[[ DATA PROVIDED open ]]
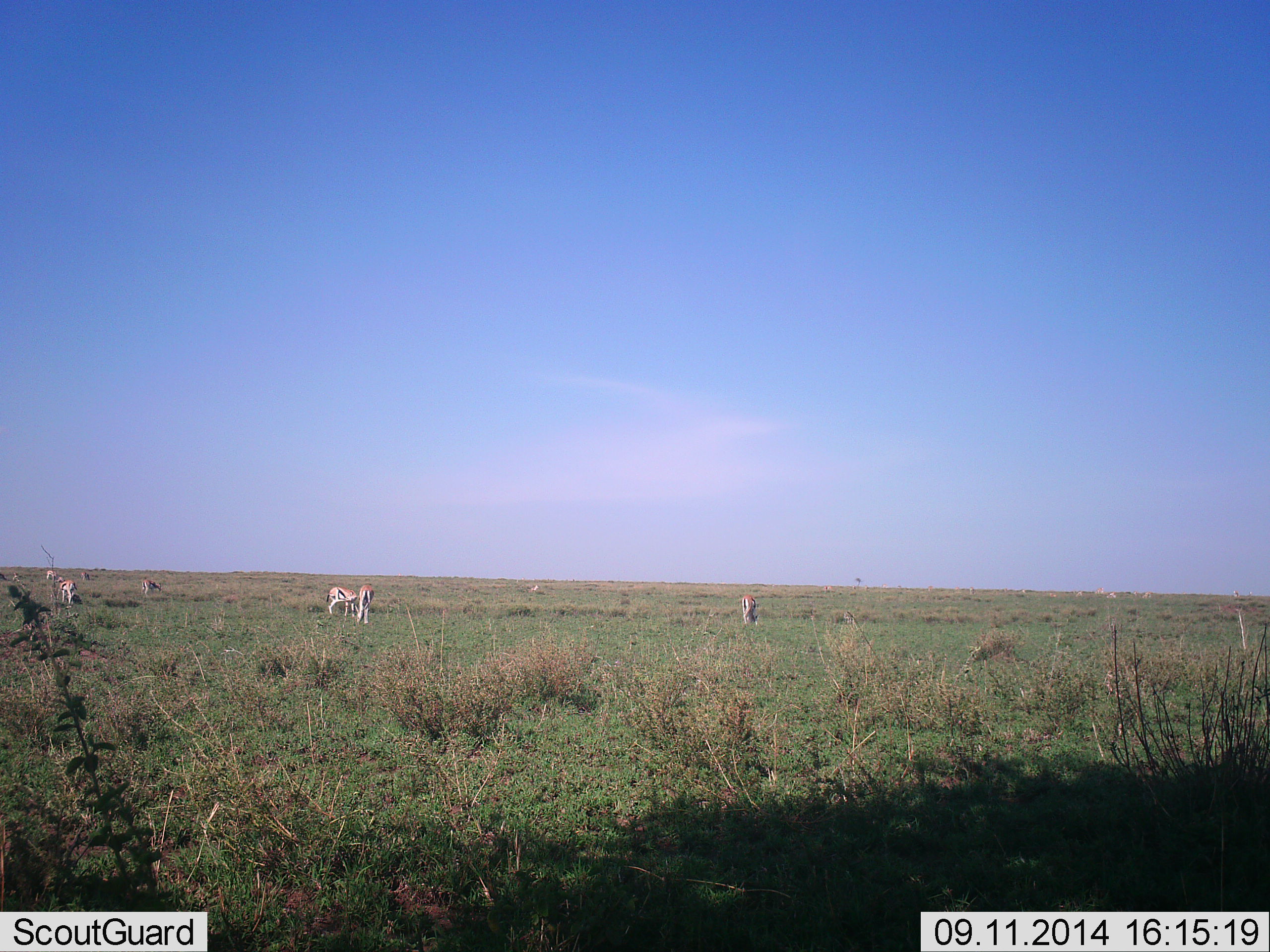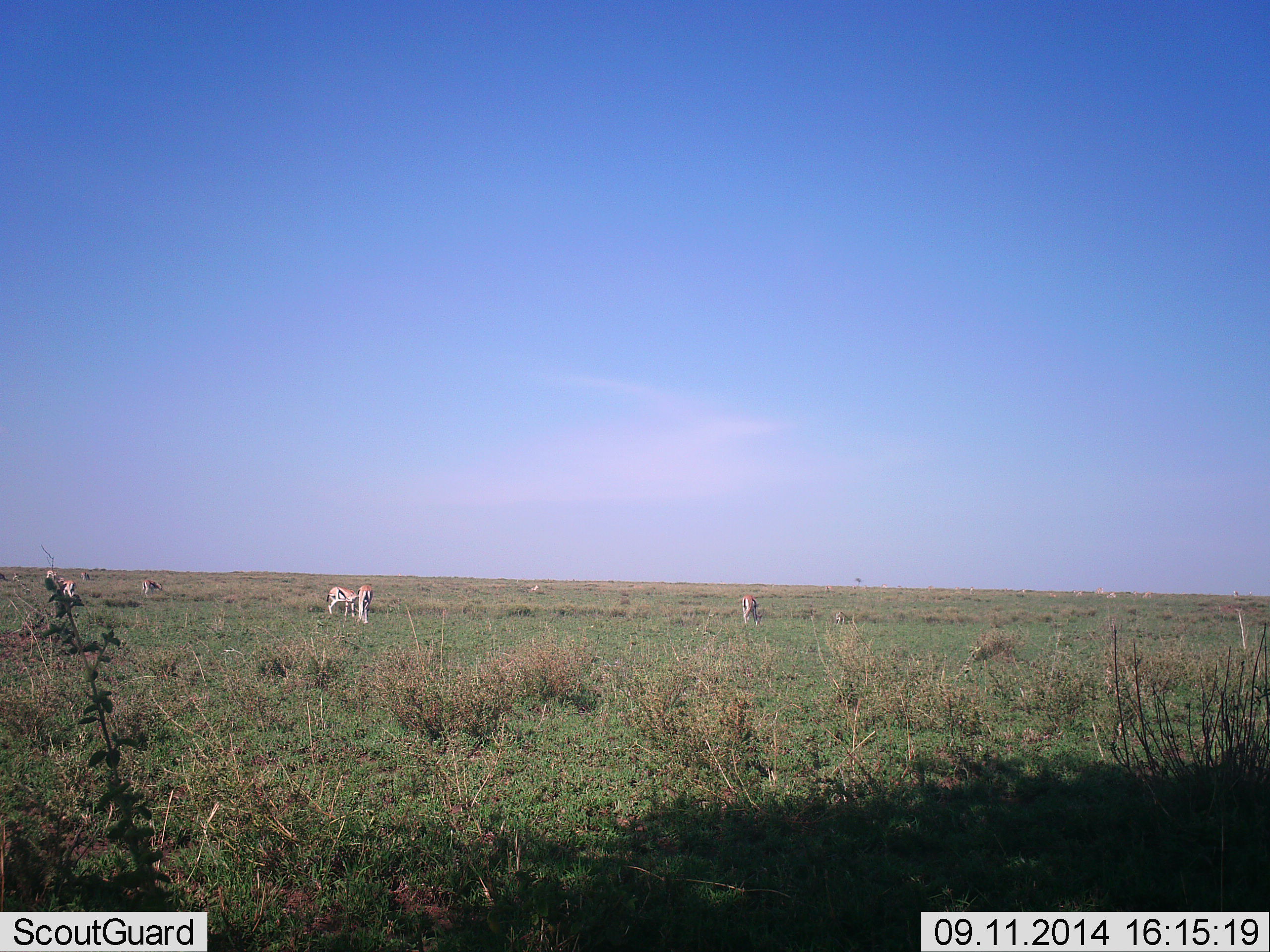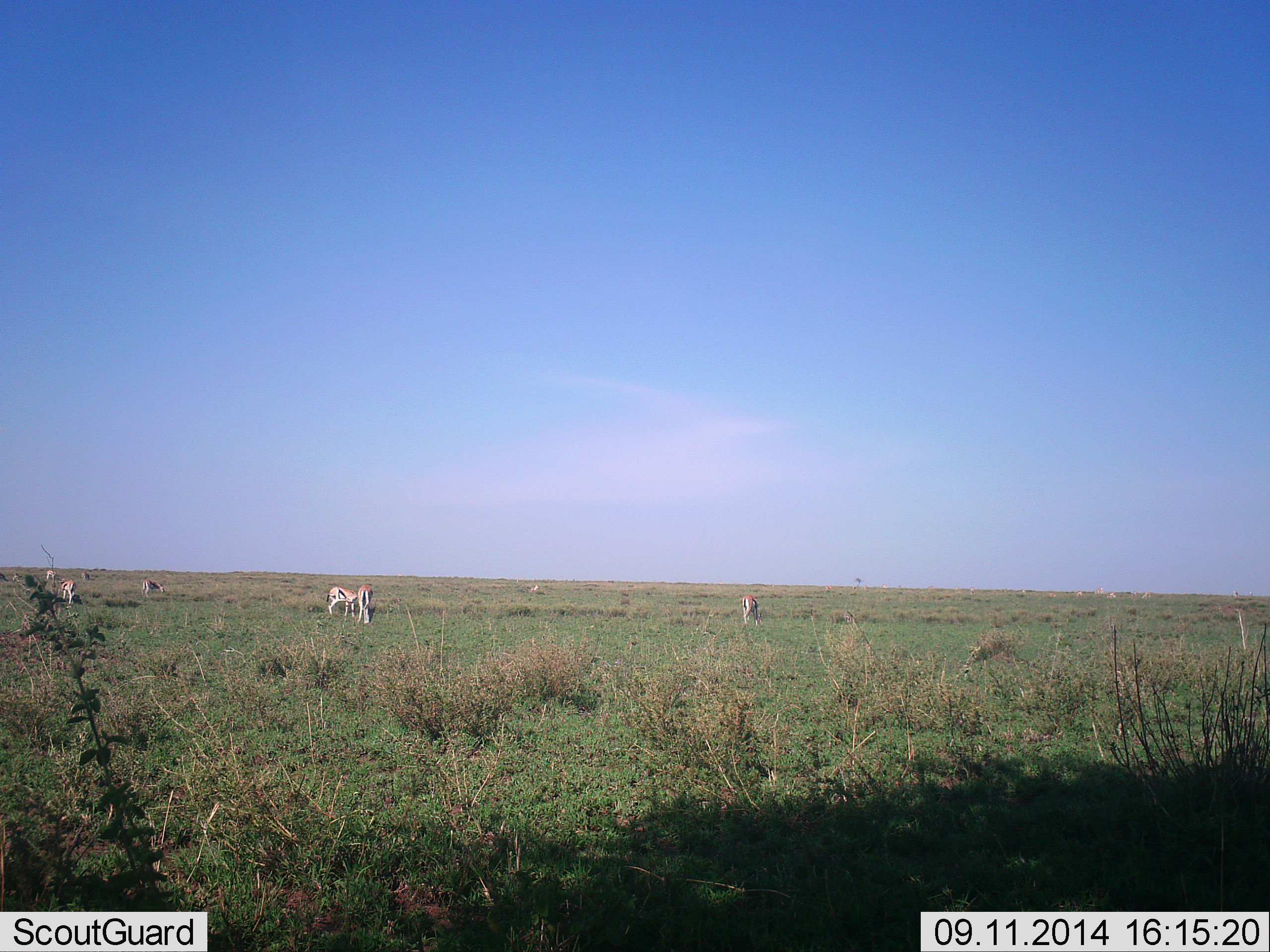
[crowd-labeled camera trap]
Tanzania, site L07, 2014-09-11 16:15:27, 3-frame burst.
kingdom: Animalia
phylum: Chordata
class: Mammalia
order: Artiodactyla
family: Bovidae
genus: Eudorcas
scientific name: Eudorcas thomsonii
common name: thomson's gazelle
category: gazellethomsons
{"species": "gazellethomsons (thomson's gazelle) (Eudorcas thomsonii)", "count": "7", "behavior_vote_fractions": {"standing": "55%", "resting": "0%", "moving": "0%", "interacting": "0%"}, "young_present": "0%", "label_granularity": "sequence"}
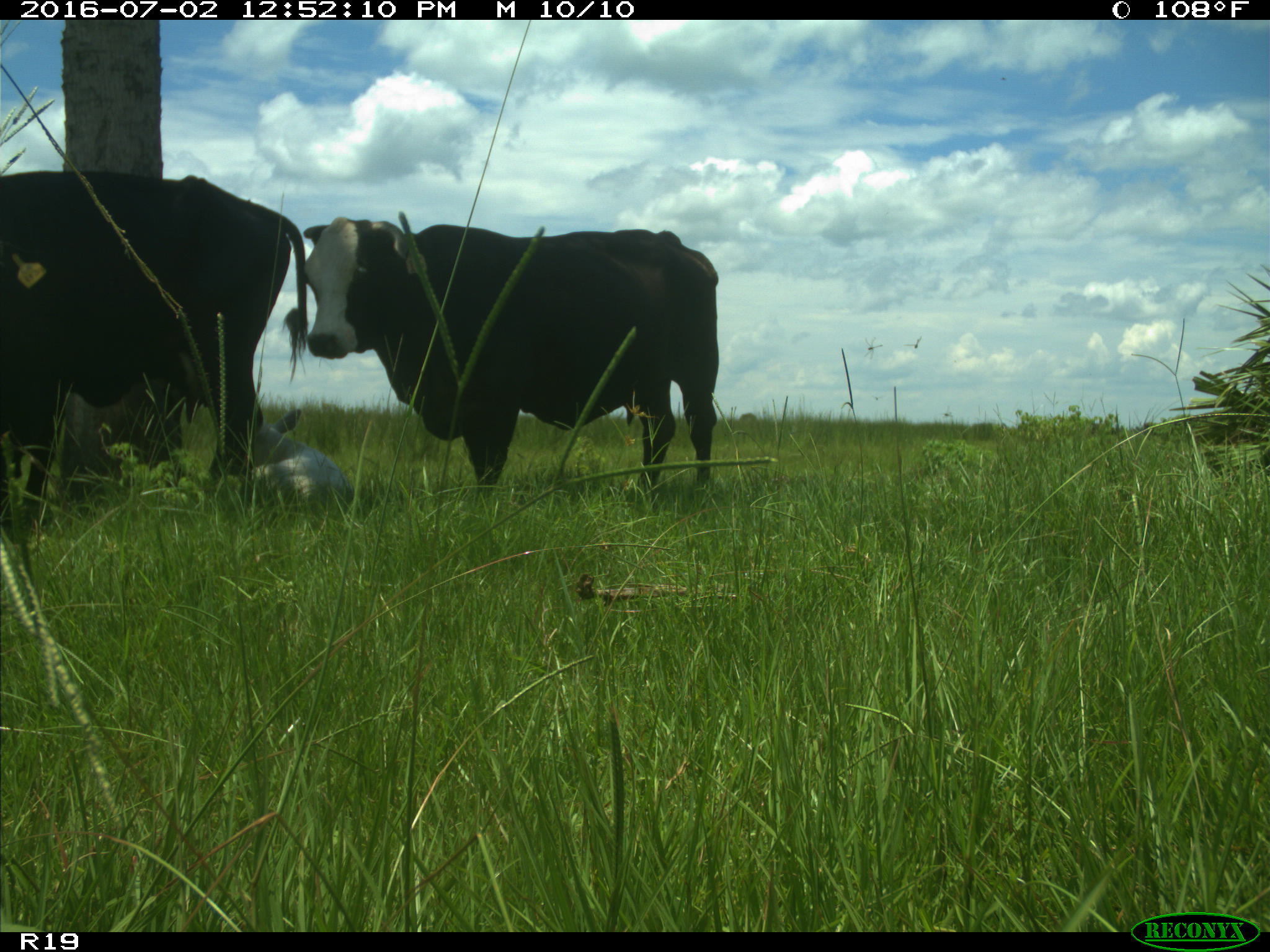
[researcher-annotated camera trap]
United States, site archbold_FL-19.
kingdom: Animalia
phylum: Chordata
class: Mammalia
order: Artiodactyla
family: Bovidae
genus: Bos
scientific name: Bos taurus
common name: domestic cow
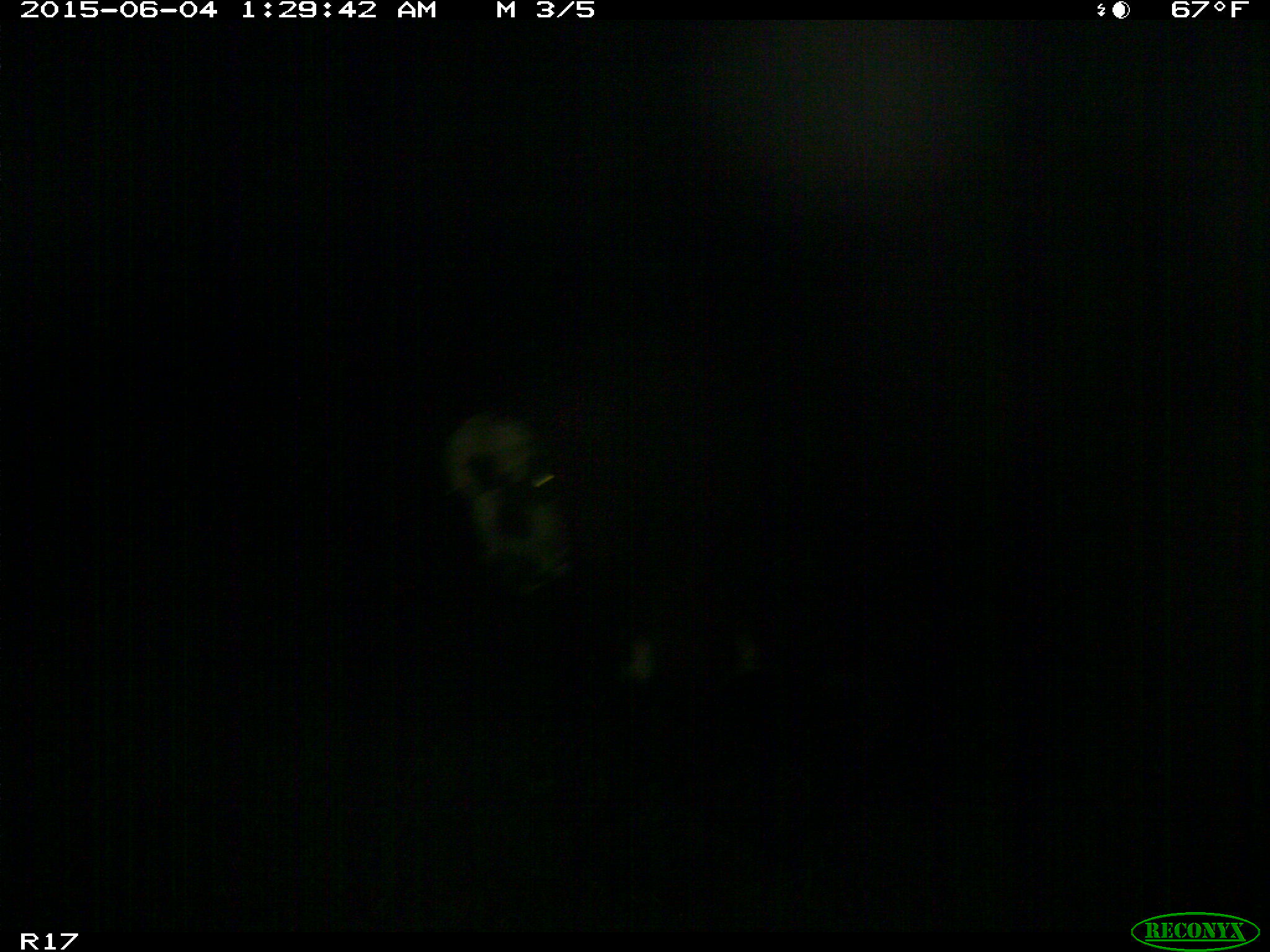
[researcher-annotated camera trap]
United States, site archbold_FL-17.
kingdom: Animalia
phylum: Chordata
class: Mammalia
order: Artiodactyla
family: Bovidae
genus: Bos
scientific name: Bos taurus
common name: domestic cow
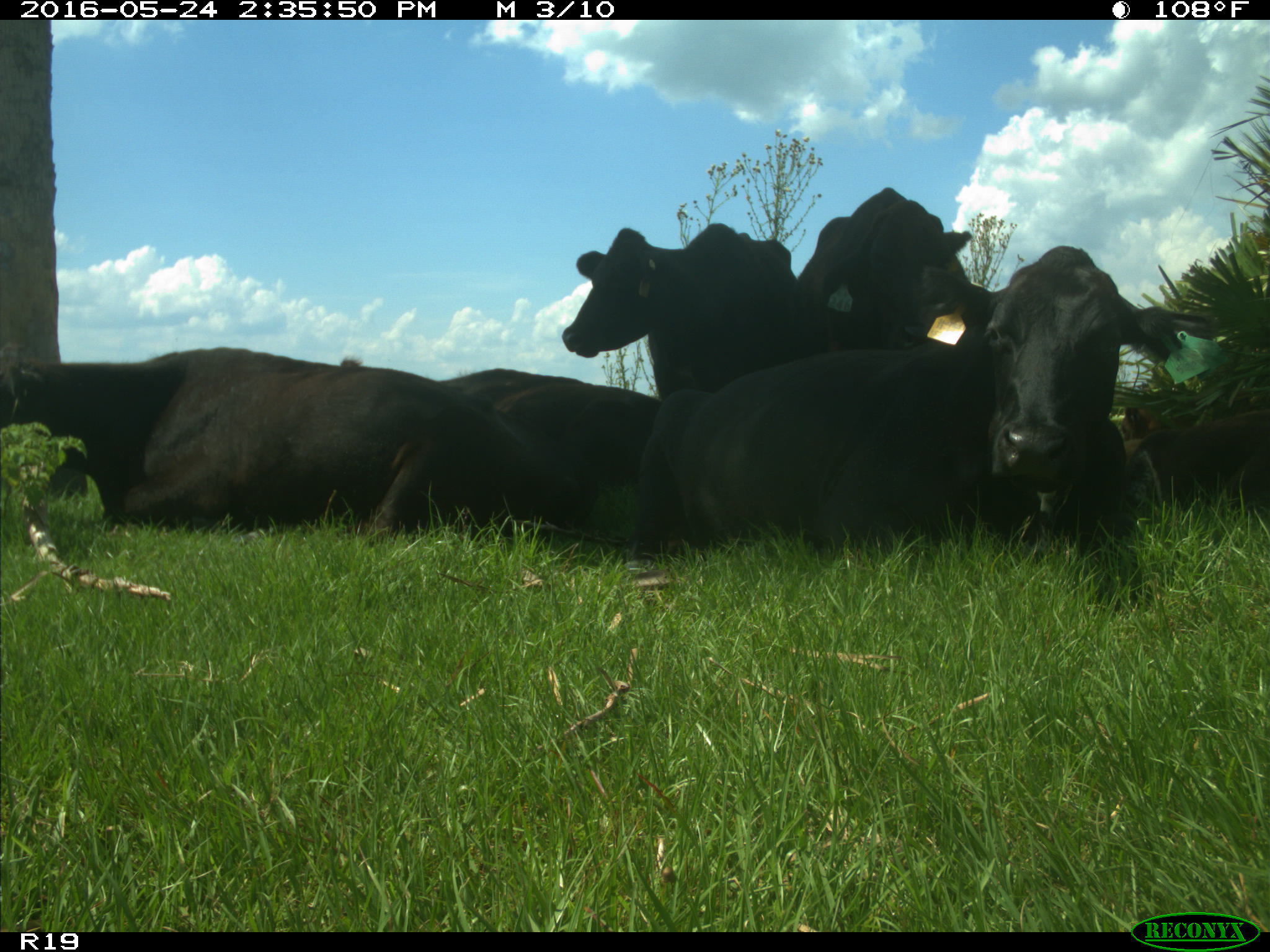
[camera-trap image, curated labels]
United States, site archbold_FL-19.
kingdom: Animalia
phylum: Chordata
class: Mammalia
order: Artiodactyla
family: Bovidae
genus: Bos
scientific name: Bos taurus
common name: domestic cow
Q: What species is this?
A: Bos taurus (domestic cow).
[[ DATA PROVIDED closed ]]
## BRIEF
Could the entries be output exactly as written, but without their images?

## EXPECTED OUTPUT
[crowd-labeled camera trap]
Tanzania, site L07, 2014-09-11 16:15:27, 3-frame burst.
kingdom: Animalia
phylum: Chordata
class: Mammalia
order: Artiodactyla
family: Bovidae
genus: Eudorcas
scientific name: Eudorcas thomsonii
common name: thomson's gazelle
category: gazellethomsons
{"species": "gazellethomsons (thomson's gazelle) (Eudorcas thomsonii)", "count": "7", "behavior_vote_fractions": {"standing": "55%", "resting": "0%", "moving": "0%", "interacting": "0%"}, "young_present": "0%", "label_granularity": "sequence"}
[researcher-annotated camera trap]
United States, site archbold_FL-19.
kingdom: Animalia
phylum: Chordata
class: Mammalia
order: Artiodactyla
family: Bovidae
genus: Bos
scientific name: Bos taurus
common name: domestic cow
[researcher-annotated camera trap]
United States, site archbold_FL-17.
kingdom: Animalia
phylum: Chordata
class: Mammalia
order: Artiodactyla
family: Bovidae
genus: Bos
scientific name: Bos taurus
common name: domestic cow
[camera-trap image, curated labels]
United States, site archbold_FL-19.
kingdom: Animalia
phylum: Chordata
class: Mammalia
order: Artiodactyla
family: Bovidae
genus: Bos
scientific name: Bos taurus
common name: domestic cow
Q: What species is this?
A: Bos taurus (domestic cow).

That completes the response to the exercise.